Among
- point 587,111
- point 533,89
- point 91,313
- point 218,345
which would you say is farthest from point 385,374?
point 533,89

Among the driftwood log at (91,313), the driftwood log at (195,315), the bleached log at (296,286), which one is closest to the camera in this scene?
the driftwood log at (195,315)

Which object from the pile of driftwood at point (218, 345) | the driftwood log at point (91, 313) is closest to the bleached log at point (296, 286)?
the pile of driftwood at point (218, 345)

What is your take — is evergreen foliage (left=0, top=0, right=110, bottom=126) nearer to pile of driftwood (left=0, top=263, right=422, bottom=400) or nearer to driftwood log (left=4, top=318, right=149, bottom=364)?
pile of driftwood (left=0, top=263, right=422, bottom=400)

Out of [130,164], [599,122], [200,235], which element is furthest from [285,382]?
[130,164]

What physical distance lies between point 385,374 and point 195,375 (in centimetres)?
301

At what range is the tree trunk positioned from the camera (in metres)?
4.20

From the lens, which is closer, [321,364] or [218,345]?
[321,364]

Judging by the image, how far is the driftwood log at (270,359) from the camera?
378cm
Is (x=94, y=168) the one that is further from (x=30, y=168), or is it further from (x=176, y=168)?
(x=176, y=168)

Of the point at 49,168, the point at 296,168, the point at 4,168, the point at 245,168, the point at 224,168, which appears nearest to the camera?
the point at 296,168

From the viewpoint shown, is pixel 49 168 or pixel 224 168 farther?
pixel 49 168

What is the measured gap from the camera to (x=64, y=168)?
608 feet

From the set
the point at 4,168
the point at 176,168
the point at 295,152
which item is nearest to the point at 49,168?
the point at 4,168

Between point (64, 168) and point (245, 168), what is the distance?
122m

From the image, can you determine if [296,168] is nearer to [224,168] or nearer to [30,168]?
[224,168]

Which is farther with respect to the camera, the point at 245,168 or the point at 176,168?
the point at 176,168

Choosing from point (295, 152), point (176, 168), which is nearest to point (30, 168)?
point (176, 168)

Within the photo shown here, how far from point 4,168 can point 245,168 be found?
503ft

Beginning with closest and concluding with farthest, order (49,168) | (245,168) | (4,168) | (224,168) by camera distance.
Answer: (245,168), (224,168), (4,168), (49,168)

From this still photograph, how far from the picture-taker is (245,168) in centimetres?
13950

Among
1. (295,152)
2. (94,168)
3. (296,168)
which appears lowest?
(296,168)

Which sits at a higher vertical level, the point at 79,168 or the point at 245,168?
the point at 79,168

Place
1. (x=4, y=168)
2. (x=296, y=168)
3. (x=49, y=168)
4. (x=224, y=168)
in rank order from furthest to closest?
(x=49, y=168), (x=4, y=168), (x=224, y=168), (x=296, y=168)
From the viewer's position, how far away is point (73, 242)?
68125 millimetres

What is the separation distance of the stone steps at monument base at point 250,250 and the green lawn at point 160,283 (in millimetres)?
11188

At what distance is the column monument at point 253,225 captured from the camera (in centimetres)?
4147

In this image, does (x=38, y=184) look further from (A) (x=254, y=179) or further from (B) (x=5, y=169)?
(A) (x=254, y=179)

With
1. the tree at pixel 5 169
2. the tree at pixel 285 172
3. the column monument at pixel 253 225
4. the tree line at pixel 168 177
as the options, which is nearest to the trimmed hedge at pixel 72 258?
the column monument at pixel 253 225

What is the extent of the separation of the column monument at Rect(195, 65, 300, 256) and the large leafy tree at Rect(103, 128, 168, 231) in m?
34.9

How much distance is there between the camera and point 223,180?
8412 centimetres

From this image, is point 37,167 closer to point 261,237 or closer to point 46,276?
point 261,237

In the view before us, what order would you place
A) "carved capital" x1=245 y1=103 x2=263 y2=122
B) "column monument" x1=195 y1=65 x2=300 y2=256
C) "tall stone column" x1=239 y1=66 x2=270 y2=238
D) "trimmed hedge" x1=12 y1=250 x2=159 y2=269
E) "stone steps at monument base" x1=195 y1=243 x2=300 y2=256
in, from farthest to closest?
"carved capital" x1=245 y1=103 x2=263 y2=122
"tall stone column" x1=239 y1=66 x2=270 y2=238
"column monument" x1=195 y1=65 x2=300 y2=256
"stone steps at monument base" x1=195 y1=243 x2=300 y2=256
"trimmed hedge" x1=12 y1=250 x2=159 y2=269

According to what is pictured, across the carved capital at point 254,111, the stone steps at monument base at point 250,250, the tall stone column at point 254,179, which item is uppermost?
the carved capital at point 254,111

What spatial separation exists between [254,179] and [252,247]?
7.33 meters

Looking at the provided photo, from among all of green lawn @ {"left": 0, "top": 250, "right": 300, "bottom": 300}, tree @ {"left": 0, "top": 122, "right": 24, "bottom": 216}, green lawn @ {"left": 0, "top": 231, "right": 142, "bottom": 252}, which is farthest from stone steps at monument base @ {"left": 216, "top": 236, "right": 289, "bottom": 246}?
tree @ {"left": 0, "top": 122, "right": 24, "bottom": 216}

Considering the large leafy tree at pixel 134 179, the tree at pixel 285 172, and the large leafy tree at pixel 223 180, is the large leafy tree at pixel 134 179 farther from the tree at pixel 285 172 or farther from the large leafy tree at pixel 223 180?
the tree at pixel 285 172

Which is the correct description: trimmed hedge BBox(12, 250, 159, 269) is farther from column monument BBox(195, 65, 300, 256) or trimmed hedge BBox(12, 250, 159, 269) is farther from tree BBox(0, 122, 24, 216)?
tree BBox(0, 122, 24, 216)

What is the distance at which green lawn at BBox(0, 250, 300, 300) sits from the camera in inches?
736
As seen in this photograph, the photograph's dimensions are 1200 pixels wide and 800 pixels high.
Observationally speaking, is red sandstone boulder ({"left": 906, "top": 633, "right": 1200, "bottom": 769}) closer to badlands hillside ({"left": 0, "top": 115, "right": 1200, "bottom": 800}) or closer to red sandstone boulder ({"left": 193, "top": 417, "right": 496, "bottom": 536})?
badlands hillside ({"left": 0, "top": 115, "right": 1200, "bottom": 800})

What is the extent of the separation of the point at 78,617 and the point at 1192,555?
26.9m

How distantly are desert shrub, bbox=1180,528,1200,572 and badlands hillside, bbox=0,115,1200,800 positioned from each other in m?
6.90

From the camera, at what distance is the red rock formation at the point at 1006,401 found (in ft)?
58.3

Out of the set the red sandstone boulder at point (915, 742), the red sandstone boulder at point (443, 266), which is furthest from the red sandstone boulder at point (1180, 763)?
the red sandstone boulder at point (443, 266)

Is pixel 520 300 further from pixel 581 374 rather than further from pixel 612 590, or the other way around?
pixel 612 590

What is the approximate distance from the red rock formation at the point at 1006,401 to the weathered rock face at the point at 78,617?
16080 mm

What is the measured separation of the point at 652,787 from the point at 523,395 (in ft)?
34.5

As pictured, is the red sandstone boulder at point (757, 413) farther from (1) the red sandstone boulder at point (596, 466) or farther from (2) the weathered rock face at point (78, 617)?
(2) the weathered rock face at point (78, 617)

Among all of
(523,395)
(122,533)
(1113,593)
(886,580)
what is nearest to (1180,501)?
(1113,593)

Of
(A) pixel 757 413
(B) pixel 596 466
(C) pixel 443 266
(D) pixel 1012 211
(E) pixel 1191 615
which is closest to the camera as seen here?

> The exercise
Report every line of the material that contains the word "photograph", copying each line in full. Case counts.

> Full response
From this still photograph, how far from the picture-taker is (245,168) in centimetres?
As seen in this photograph, the photograph's dimensions are 1200 pixels wide and 800 pixels high.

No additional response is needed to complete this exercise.